▶ **SUPPLIED DATA**:
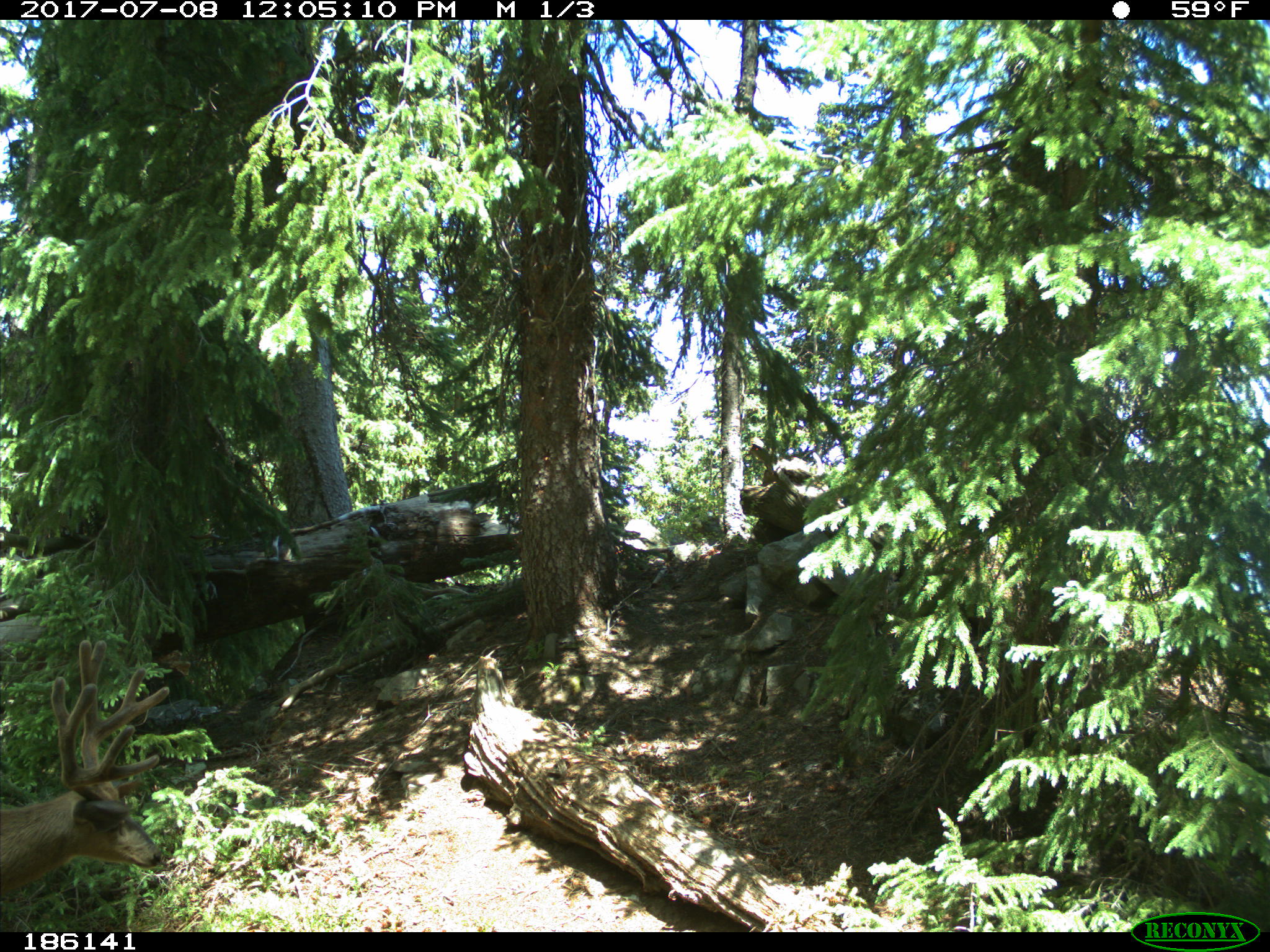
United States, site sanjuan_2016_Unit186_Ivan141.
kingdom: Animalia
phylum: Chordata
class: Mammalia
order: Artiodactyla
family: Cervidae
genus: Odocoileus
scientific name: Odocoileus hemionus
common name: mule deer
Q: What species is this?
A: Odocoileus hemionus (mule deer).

▶ **WHAT THE TASK REQUIRES**:
After removing each picture, print the entries above exactly as they were.

▶ **PROBLEM SOLUTION**:
United States, site sanjuan_2016_Unit186_Ivan141.
kingdom: Animalia
phylum: Chordata
class: Mammalia
order: Artiodactyla
family: Cervidae
genus: Odocoileus
scientific name: Odocoileus hemionus
common name: mule deer
Q: What species is this?
A: Odocoileus hemionus (mule deer).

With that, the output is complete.